Dollar canadien: la hausse de l’inflation n’aide pas le loonie
Suite de notre intermède consacré aux petites devises: après la couronne suédoise, passons au Canada et au dollar canadien. Quand il s’agit de parler de dynamique des taux de change, le dollar canadien – le ‘loonie’ de son petit nom – est souvent cité en même temps que la couronne norvégienne. Le Canada est un pays qui peut se targuer de bons facteurs économiques fondamentaux (note AAA chez Moody’s et S&P), tout en étant sensible aux développements dans le secteur pétrolier et des matières premières. Un tableau complexe se dessine, surtout à long terme.
Commençons par les chiffres de l’inflation au Canada. Hier, nous avons vu que l’inflation générale (décembre) a baissé de 0,3% en glissement mensuel. Mais en raison d’effets de base défavorables, l’évolution en glissement annuel est passée de 3,1% à 3,4%. La Banque du Canada (BoC) se concentre sur l’inflation de base, qui tempère l’importance des composantes volatiles de l’inflation. Or celle-ci a augmenté de manière inattendue, de 3,5% à 3,7% en glissement annuel. Le marché espérait plutôt que le refroidissement se poursuive à 3,3%. De même, l’inflation des services reste élevée (4,3% en glissement annuel). Les loyers et les coûts liés au logement continuent à miner le pouvoir d’achat des Canadiens. Selon une enquête de la BoC, cela a aussi pour effet d’hypothéquer la baisse des anticipations inflationnistes.
La Banque du Canada aura de nouvelles perspectives la semaine prochaine. Bien sûr, il est encore trop tôt pour abaisser le taux directeur (5%). Début décembre, la BoC a adopté une position attentiste: elle n’a pas changé le taux directeur et continue à réduire son portefeuille obligataire. Contrairement à la Fed, la BoC a même indiqué qu’elle était prête à relever encore le taux si nécessaire, compte tenu des coûts élevés dans les secteurs des services et du logement. À l’instar d’autres banques centrales, la BoC cherche à mettre en place une stratégie anti-inflation crédible sans entraver inutilement l’économie. Au milieu de l’année dernière, la croissance économique était déjà plus ou moins tombée à l’arrêt (+1,4% au T2, mais -1,1% au T3).
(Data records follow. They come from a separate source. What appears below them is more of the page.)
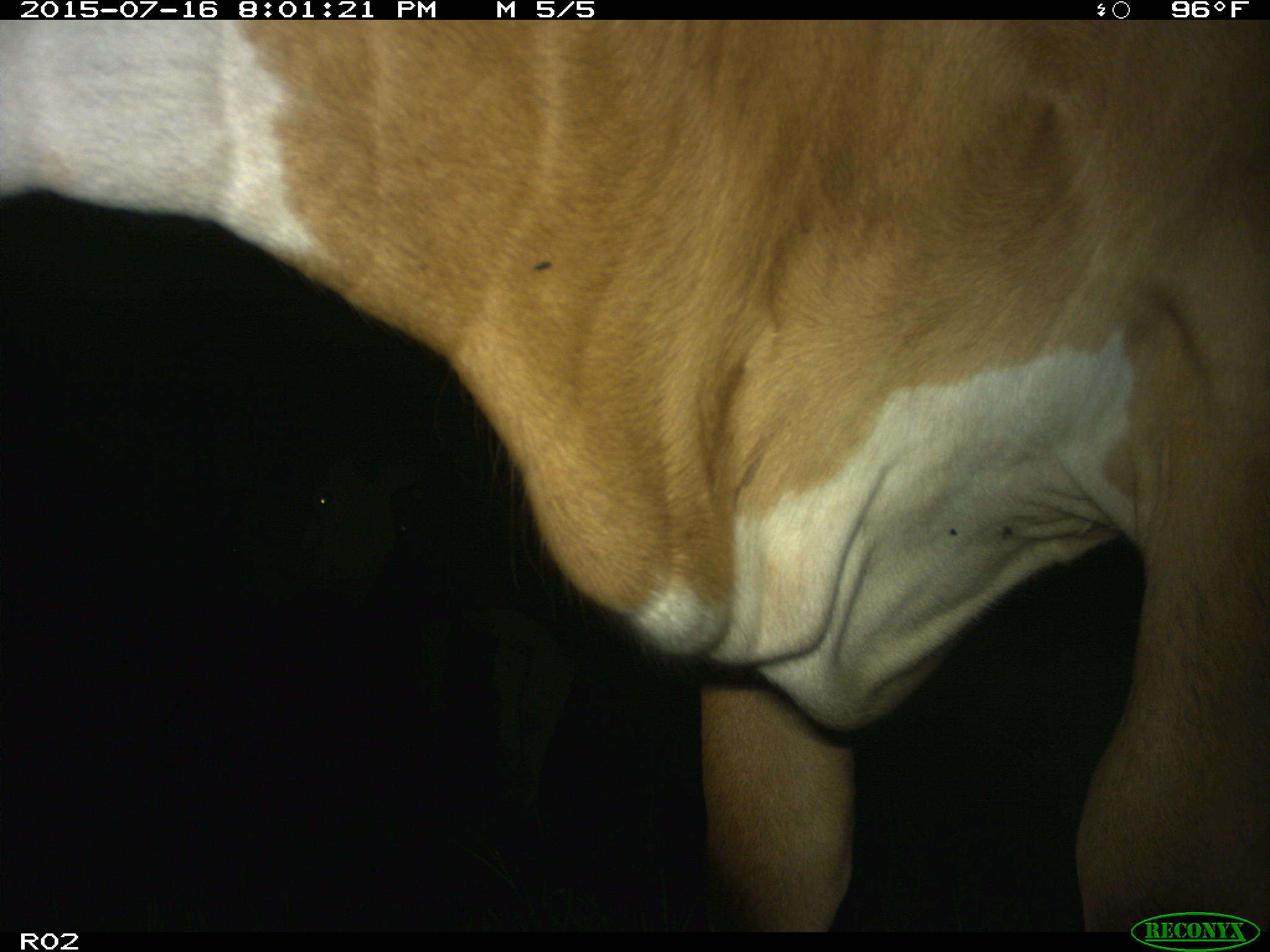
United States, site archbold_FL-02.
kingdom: Animalia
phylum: Chordata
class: Mammalia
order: Artiodactyla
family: Bovidae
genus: Bos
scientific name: Bos taurus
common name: domestic cow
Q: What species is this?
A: Bos taurus (domestic cow).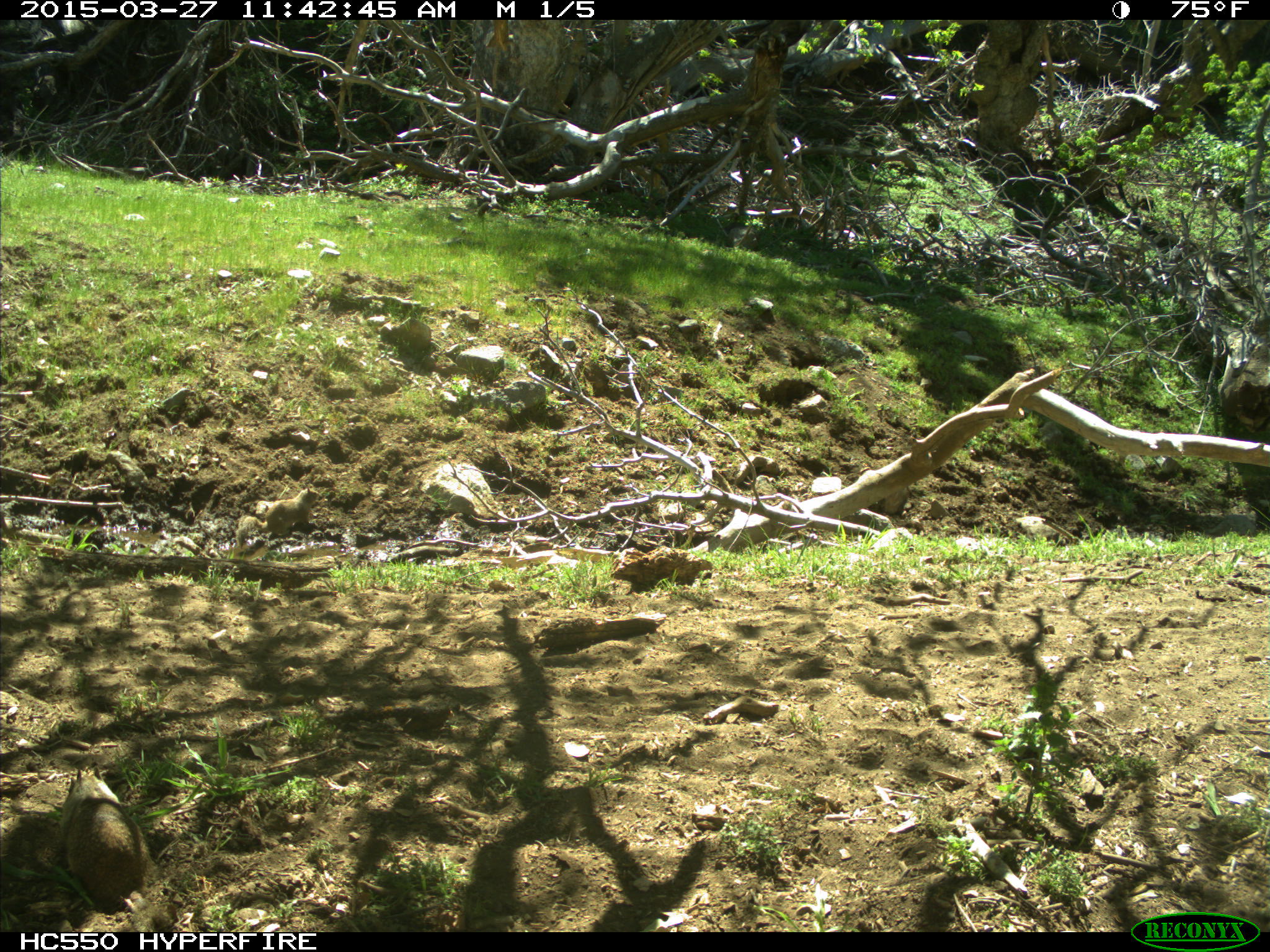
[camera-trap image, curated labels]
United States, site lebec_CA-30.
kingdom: Animalia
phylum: Chordata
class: Mammalia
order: Rodentia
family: Sciuridae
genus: Otospermophilus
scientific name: Otospermophilus beecheyi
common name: california ground squirrel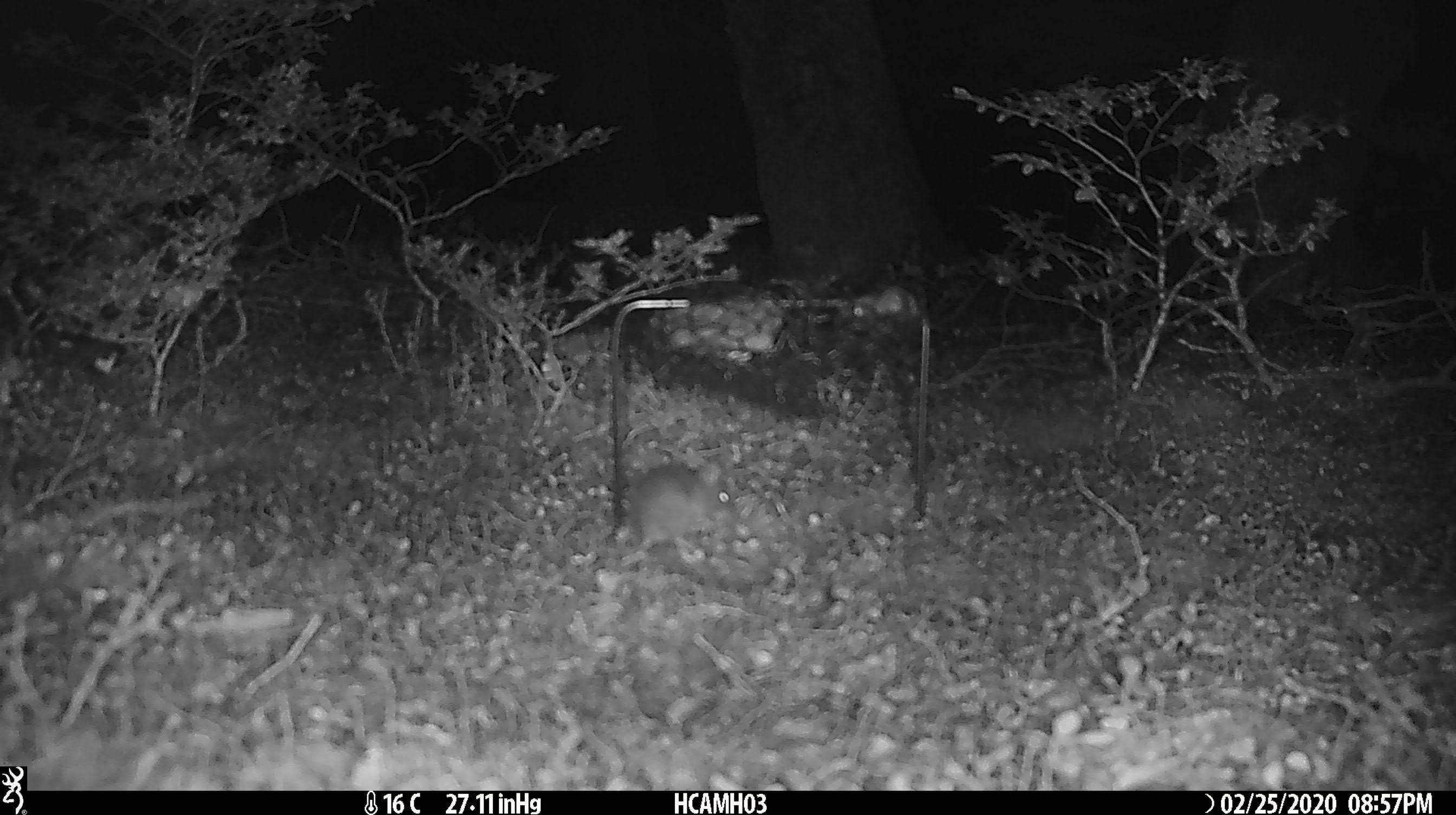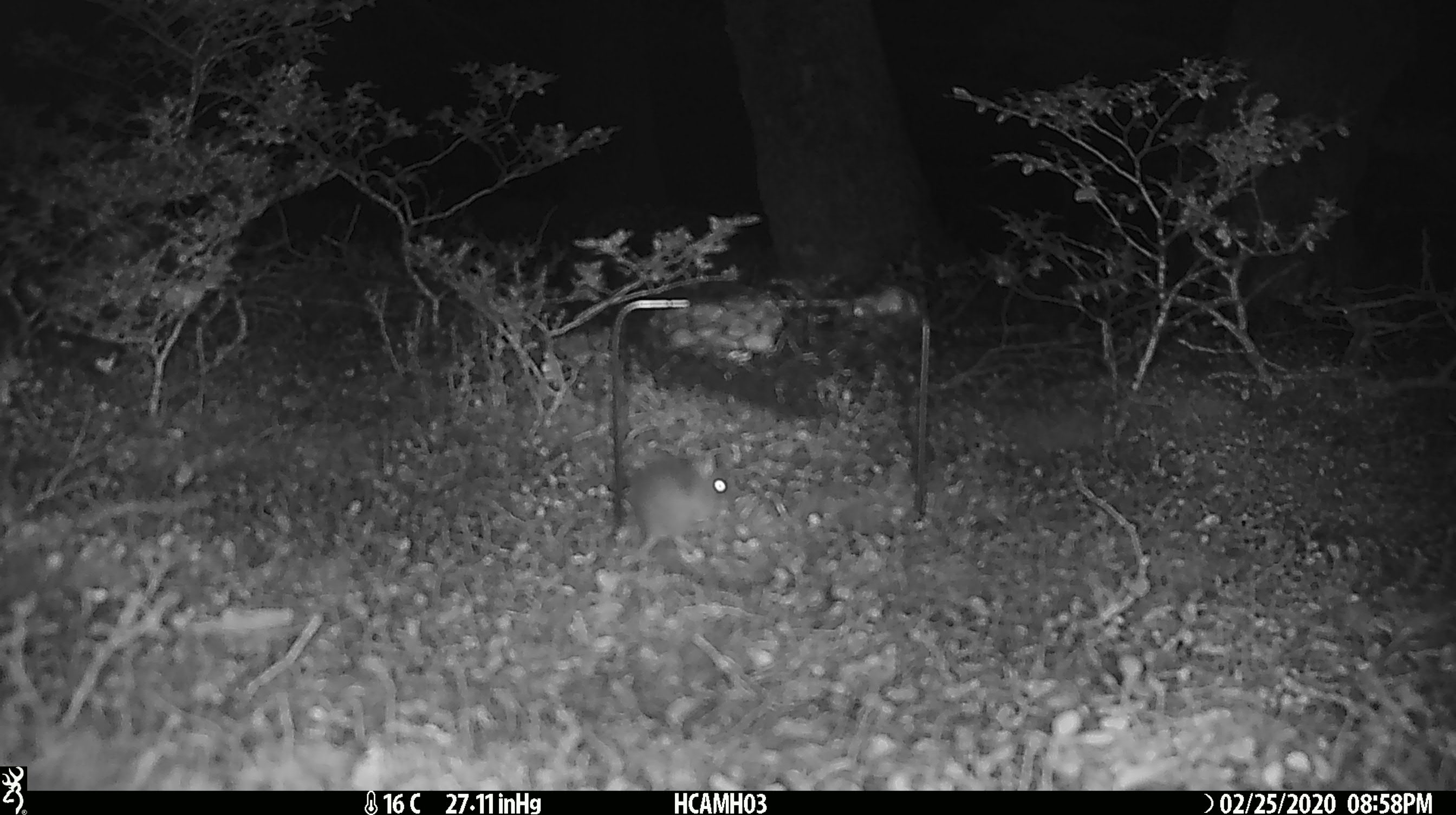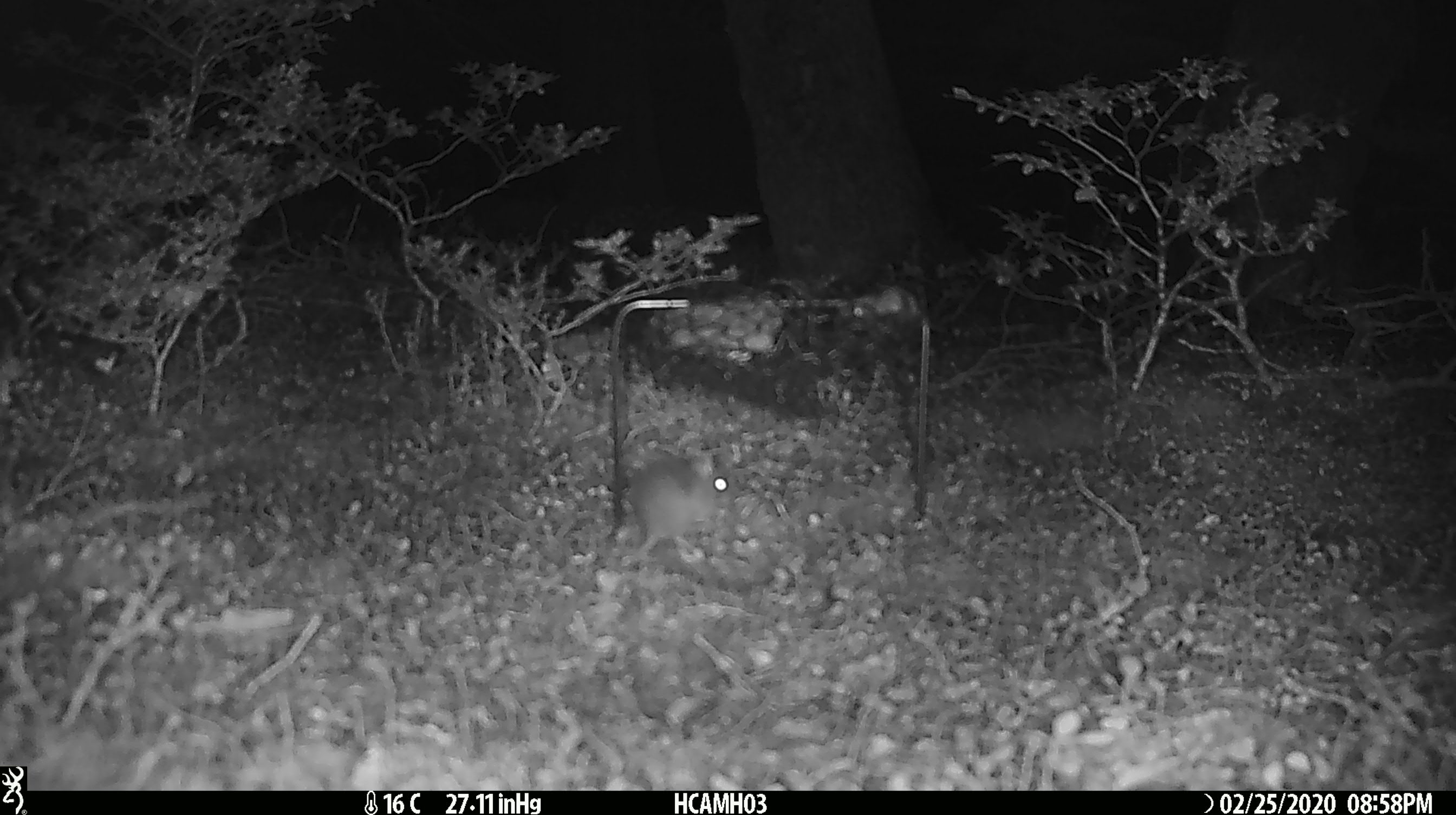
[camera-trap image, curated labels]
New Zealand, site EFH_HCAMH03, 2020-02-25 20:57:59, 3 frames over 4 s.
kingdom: Animalia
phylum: Chordata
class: Mammalia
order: Rodentia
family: Muridae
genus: Mus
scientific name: Mus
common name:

Une autre enquête récente de la BoC indique que l’activité continue à ralentir et que les entreprises deviennent plus prudentes au niveau de la répercussion des coûts. En même temps, le ralentissement de l’inflation salariale reste un processus de longue haleine. Un nouveau rapport de politique est toujours une belle occasion de faire des ajustements.
Après la publication des taux d’inflation d’hier, nous ne nous attendons pas à ce que la BoC emboîte déjà le pas de la Fed en faisant miroiter des abaissements de taux au marché. Avant les chiffres de l’inflation, les investisseurs ‘espéraient’ un premier abaissement en avril; actuellement, ils l’estiment plutôt en juin. Nous pouvons par ailleurs noter que les prévisions des marchés pour la trajectoire des taux au Canada dépendent en grande partie des attentes vis-à-vis de la Fed. En effet, si le cycle d’assouplissement aux États-Unis est ‘reporté’, celui de la BoC pourrait n’intervenir qu’en juillet ou en septembre.
La BoC est au moins aussi orthodoxe que la Fed. Contrairement à la Riksbank ou à la Norges Bank, par exemple, elle n’entend pas affaiblir structurellement sa devise pour compenser la hausse des coûts intérieurs. Ainsi, l’évolution du CAD par rapport à l’USD dépend plutôt du cycle de marché global, les cours des matières premières et le sentiment vis-à-vis du risque jouant un rôle important. Depuis fin 2022, le cours USD/CAD fluctue dans une bande relativement étroite entre 1,30 et 1,40. Si le marché revient sur ses prévisions d’un assouplissement rapide de la part de la Fed, le sentiment vis-à-vis du risque se détériorera, le loonie restera sur la défensive et le cours USD/CAD pourrait encore grimper dans sa fourchette.